By Al Kratina
July 4, 2008 - 23:15
You’ve got to be in a certain mindset to enjoy a Takashi Miike film. And that mindset is crazy. The Japanese cult director makes a film every 10 minutes, so he doesn’t have time to think anything through. So the only way to truly appreciate the carnage is to let whatever emotional disturbances plagued your childhood bubble to the surface.
Most of his films are, of course, complete crap. They’re adored by those without the patience for subtitles, who need their foreign films to have as much action as a slaughterhouse with the intellectual complexity. But, every once in a while, as in Sukiyaki Western Django, he strikes gold.
The film is a pseudo-remake of classic spaghetti western Django, playing off of Japan’s obsession with American culture and the historic interplay between samurai films and the western. When a lone gunfighter rides into a town torn apart by feuding gangs, a ridiculously campy riff on Yojimbo and A Fistful of Dollars ensues.

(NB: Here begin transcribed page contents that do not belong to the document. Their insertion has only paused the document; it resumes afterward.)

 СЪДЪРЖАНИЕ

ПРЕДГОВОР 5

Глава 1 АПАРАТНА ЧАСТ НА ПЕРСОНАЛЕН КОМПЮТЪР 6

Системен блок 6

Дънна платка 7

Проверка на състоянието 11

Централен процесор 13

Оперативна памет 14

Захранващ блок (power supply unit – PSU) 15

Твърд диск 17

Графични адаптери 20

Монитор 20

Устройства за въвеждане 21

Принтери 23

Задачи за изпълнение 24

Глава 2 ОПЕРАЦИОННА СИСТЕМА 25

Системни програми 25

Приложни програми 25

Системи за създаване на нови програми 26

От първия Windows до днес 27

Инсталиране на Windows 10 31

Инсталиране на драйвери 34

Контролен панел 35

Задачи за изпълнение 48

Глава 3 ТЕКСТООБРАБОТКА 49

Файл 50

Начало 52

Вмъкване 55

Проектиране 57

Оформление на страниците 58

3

The actors all deliver their lines phonetically, the violence is over the top in a retarded Roadrunner cartoon sort of way, and everything is paced at a fever pitch. It’s a hilarious film, especially if you like Westerns, and while Miike does not appear to have significantly firmed his grip on reality (casting Quentin Tarantino is not the act of a sane man), this is one of the few films in his canon that makes me feel happy instead of insane.